> [Exercise directions] Images should not appear in the copy, yet every line of the listing below must be printed exactly.

◆ ◆ ◆ ◆ ◆

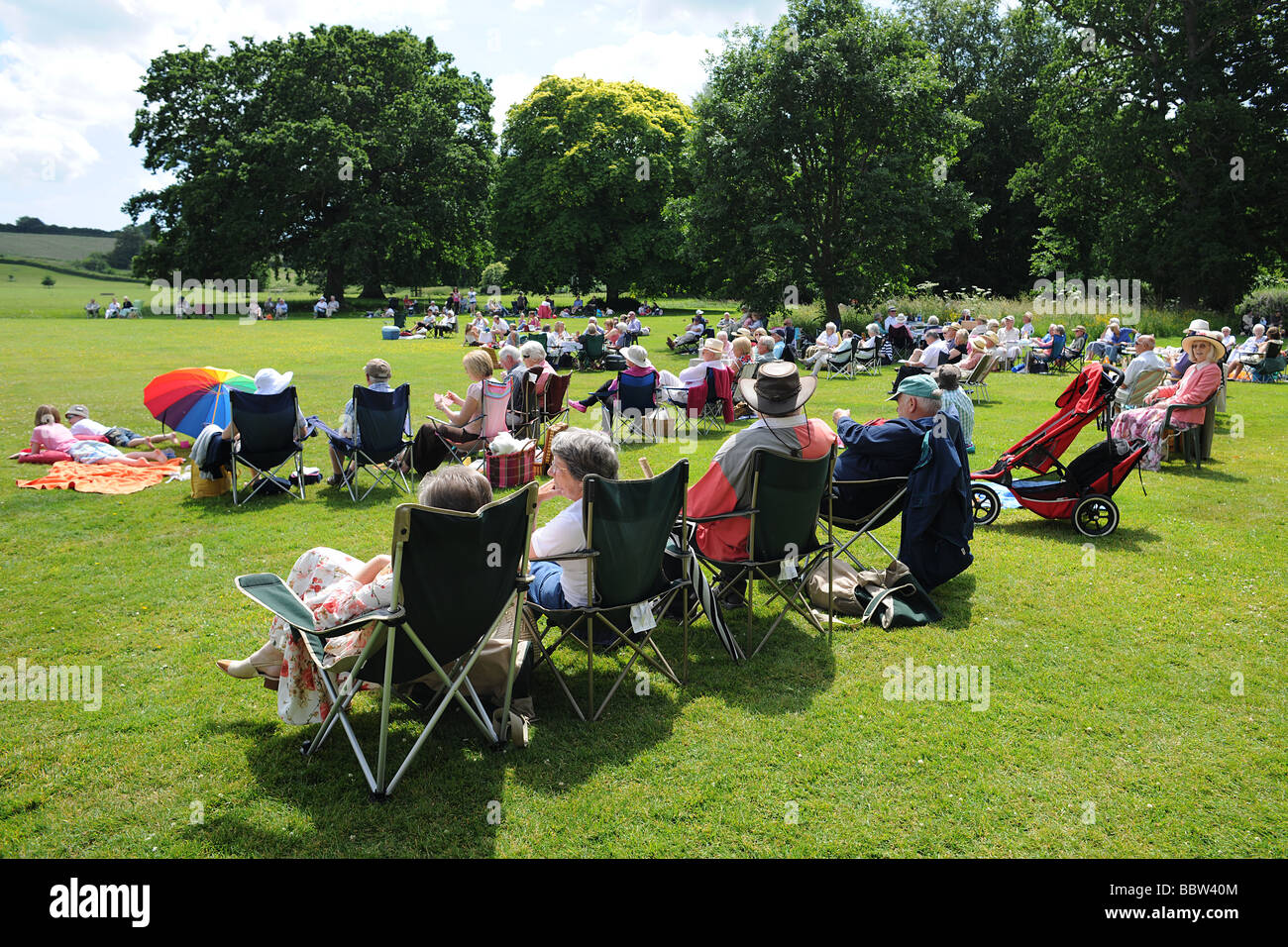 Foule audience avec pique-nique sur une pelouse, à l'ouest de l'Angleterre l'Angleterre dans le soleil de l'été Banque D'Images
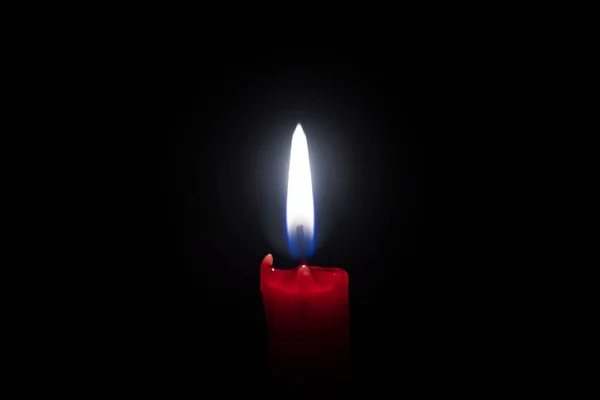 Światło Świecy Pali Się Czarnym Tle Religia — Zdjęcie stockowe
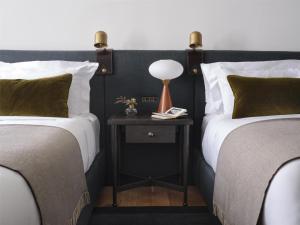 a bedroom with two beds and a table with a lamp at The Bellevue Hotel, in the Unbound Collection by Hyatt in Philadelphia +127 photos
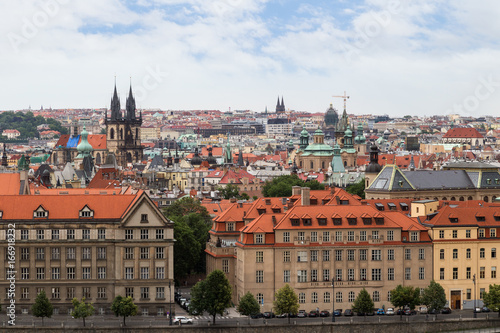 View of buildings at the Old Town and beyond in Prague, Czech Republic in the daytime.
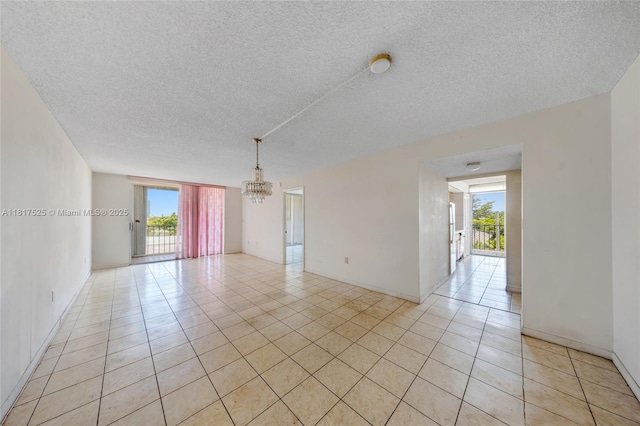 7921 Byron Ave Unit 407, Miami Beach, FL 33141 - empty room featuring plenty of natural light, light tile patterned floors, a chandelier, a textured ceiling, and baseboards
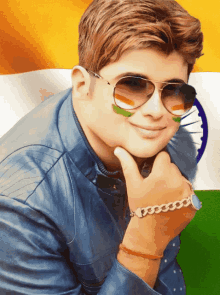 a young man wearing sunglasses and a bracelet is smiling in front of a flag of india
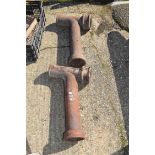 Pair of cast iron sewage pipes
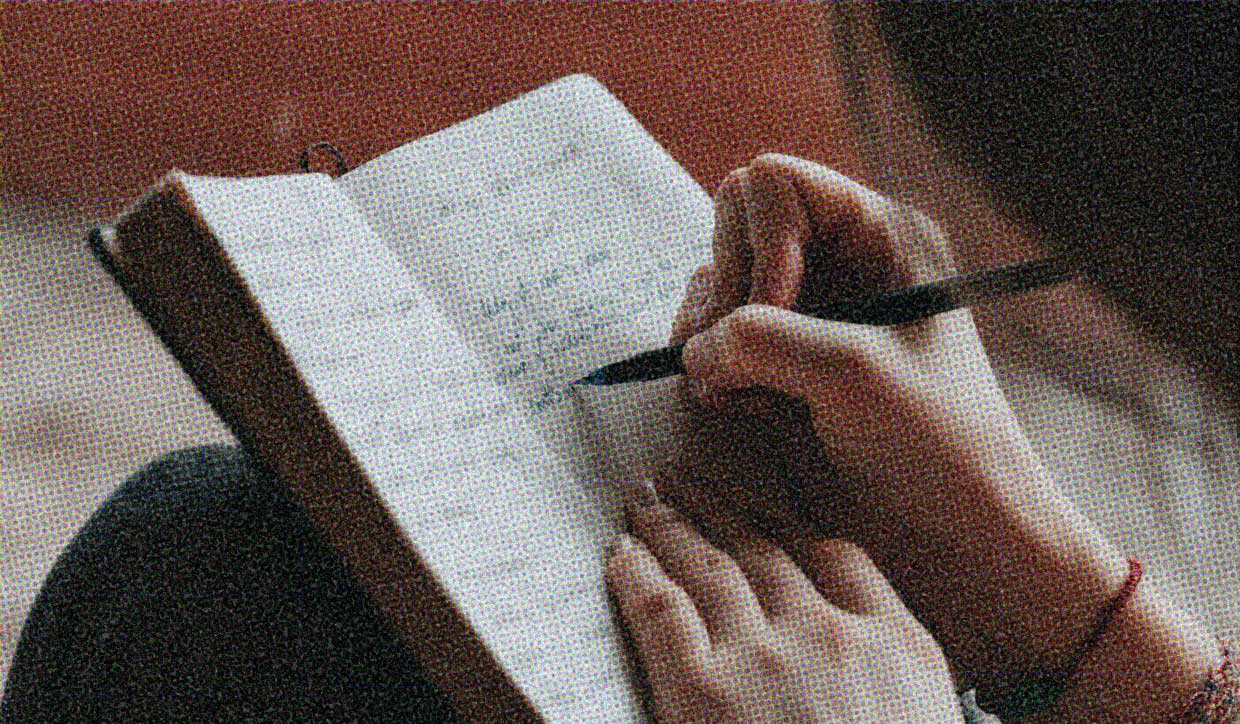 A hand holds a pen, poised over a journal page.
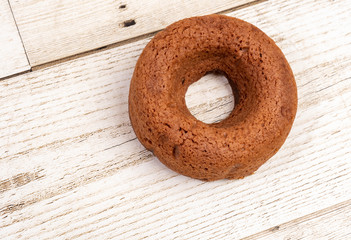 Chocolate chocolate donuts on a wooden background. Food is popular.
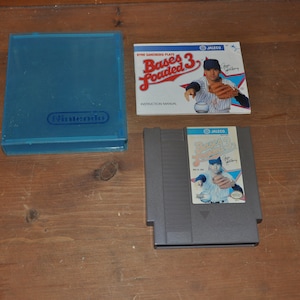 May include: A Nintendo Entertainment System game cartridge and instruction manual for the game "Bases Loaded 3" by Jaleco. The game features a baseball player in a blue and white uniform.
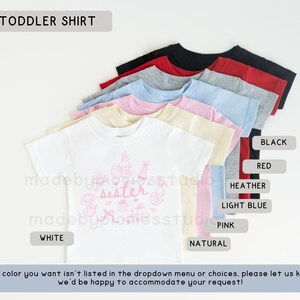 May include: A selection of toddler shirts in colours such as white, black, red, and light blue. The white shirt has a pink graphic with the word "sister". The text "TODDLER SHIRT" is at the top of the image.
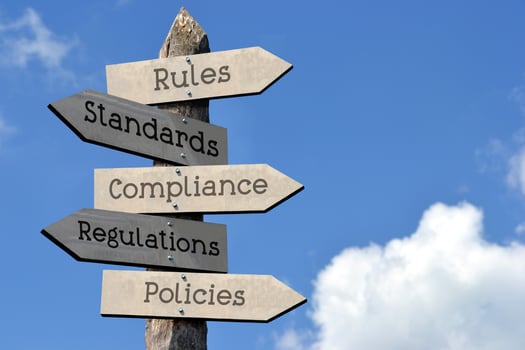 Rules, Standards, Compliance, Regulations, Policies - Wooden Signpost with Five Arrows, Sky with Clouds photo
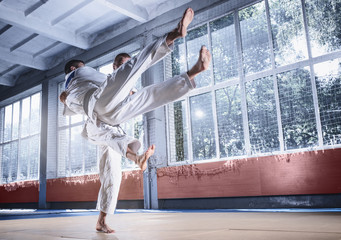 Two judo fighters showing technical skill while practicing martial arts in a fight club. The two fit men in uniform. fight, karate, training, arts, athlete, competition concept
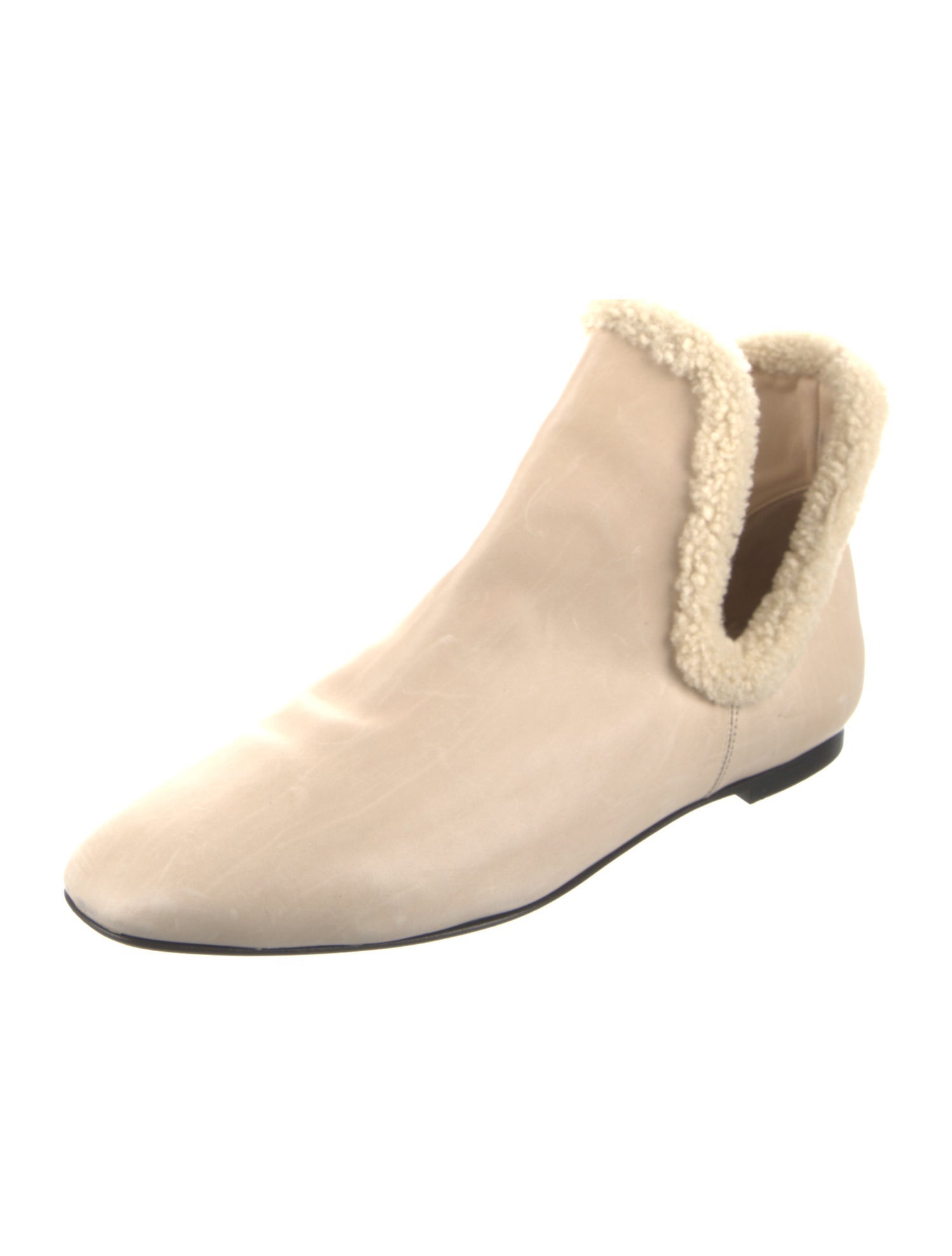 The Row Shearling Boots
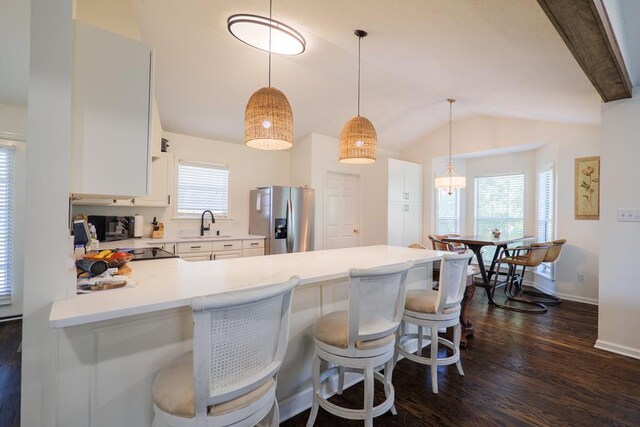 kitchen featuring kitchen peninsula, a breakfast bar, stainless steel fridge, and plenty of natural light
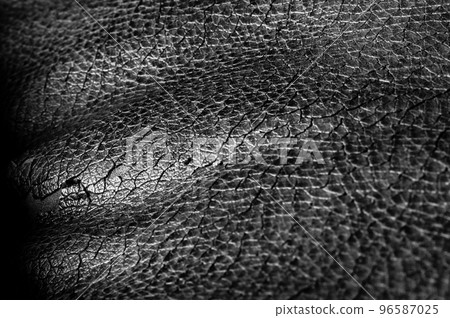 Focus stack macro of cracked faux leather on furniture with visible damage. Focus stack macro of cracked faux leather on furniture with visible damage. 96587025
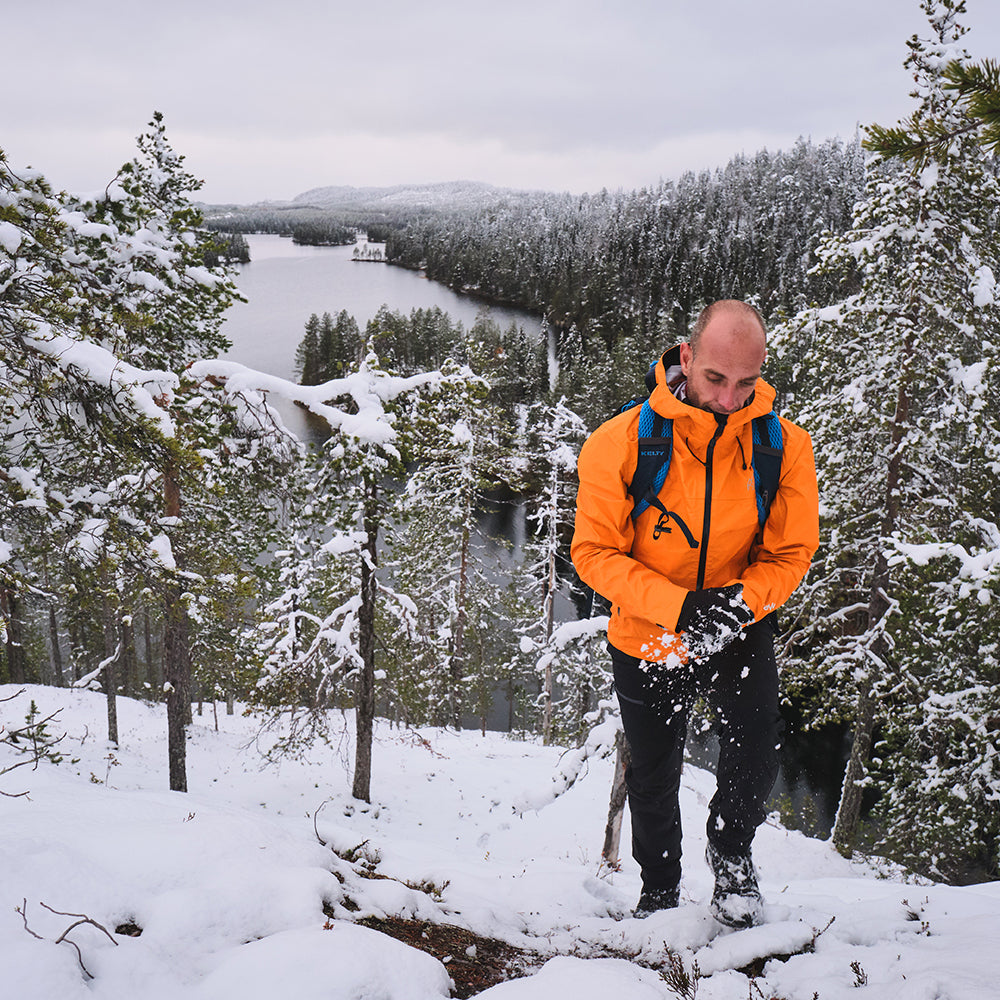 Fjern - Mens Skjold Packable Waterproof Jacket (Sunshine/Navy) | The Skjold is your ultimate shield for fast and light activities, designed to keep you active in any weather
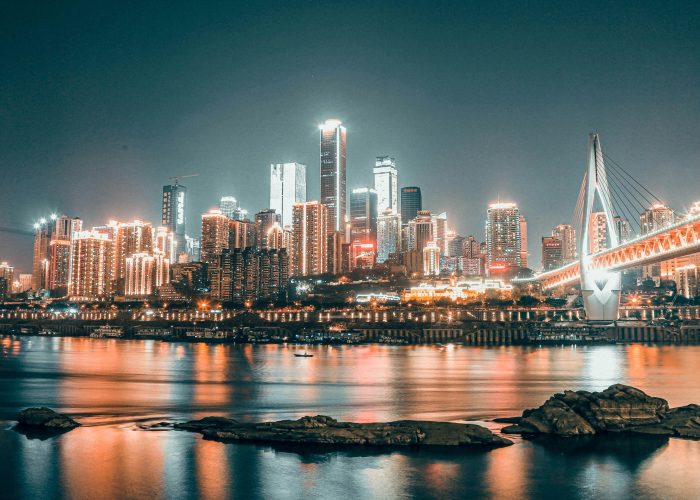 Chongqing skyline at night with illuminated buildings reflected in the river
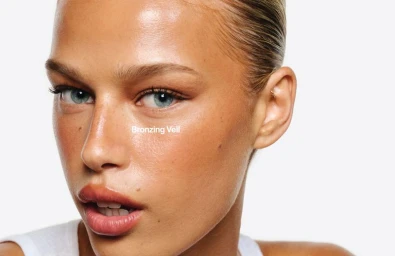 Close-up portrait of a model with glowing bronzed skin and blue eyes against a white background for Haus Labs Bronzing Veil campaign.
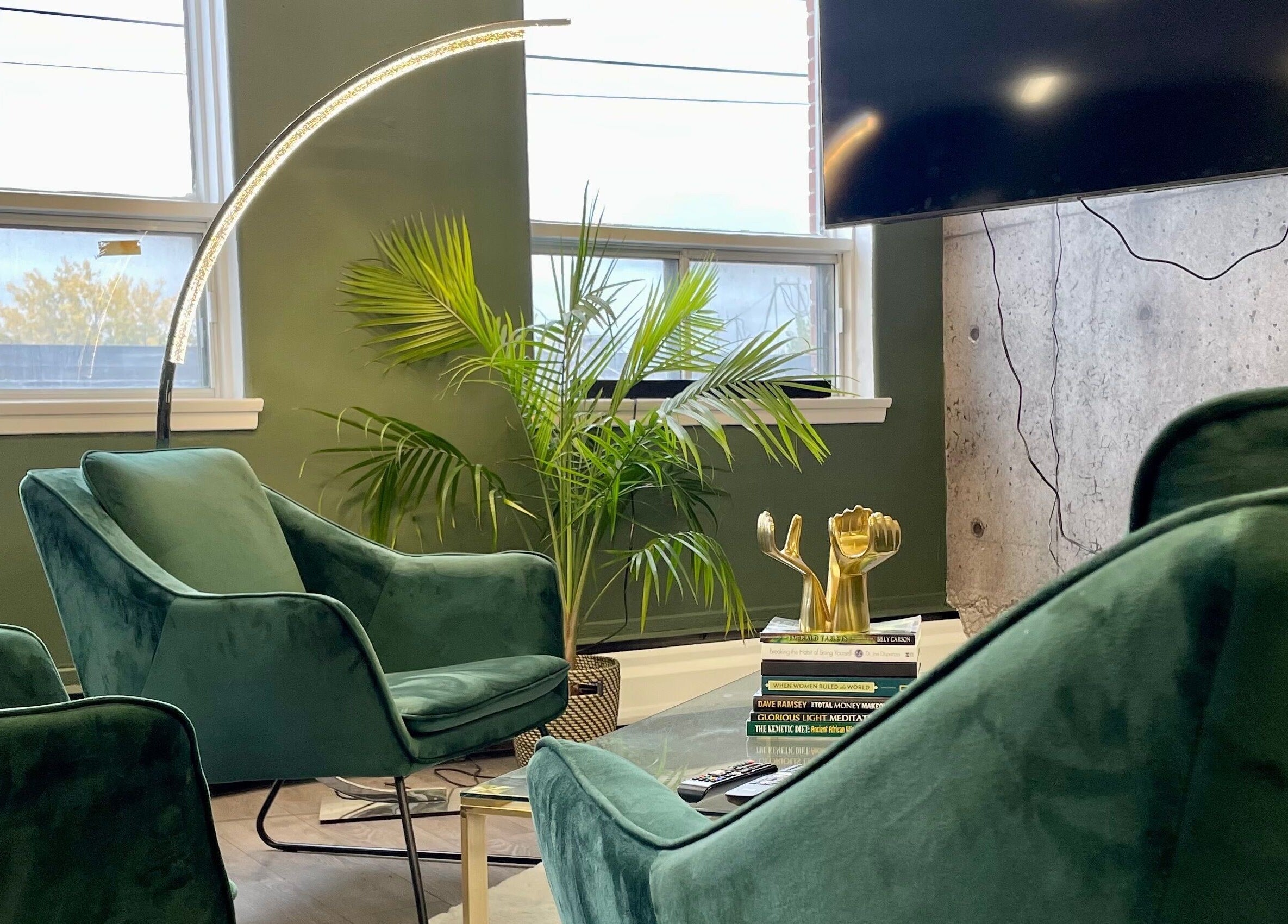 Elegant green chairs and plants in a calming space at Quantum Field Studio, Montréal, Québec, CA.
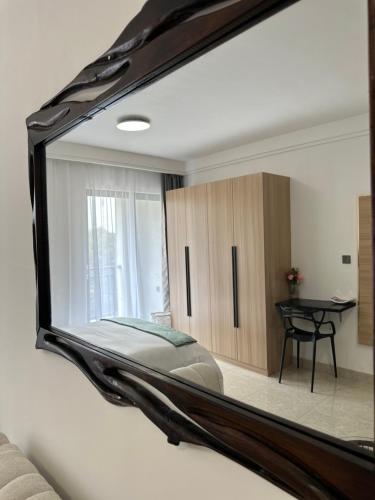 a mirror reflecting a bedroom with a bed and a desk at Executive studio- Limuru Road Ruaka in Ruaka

◆ ◆ ◆ ◆ ◆

> [Task solution]
 Foule audience avec pique-nique sur une pelouse, à l'ouest de l'Angleterre l'Angleterre dans le soleil de l'été Banque D'Images
 Światło Świecy Pali Się Czarnym Tle Religia — Zdjęcie stockowe
 a bedroom with two beds and a table with a lamp at The Bellevue Hotel, in the Unbound Collection by Hyatt in Philadelphia +127 photos
 View of buildings at the Old Town and beyond in Prague, Czech Republic in the daytime.
 7921 Byron Ave Unit 407, Miami Beach, FL 33141 - empty room featuring plenty of natural light, light tile patterned floors, a chandelier, a textured ceiling, and baseboards
 a young man wearing sunglasses and a bracelet is smiling in front of a flag of india
 Pair of cast iron sewage pipes
 A hand holds a pen, poised over a journal page.
 Chocolate chocolate donuts on a wooden background. Food is popular.
 May include: A Nintendo Entertainment System game cartridge and instruction manual for the game "Bases Loaded 3" by Jaleco. The game features a baseball player in a blue and white uniform.
 May include: A selection of toddler shirts in colours such as white, black, red, and light blue. The white shirt has a pink graphic with the word "sister". The text "TODDLER SHIRT" is at the top of the image.
 Rules, Standards, Compliance, Regulations, Policies - Wooden Signpost with Five Arrows, Sky with Clouds photo
 Two judo fighters showing technical skill while practicing martial arts in a fight club. The two fit men in uniform. fight, karate, training, arts, athlete, competition concept
 The Row Shearling Boots
 kitchen featuring kitchen peninsula, a breakfast bar, stainless steel fridge, and plenty of natural light
 Focus stack macro of cracked faux leather on furniture with visible damage. Focus stack macro of cracked faux leather on furniture with visible damage. 96587025
 Fjern - Mens Skjold Packable Waterproof Jacket (Sunshine/Navy) | The Skjold is your ultimate shield for fast and light activities, designed to keep you active in any weather
 Chongqing skyline at night with illuminated buildings reflected in the river
 Close-up portrait of a model with glowing bronzed skin and blue eyes against a white background for Haus Labs Bronzing Veil campaign.
 Elegant green chairs and plants in a calming space at Quantum Field Studio, Montréal, Québec, CA.
 a mirror reflecting a bedroom with a bed and a desk at Executive studio- Limuru Road Ruaka in Ruaka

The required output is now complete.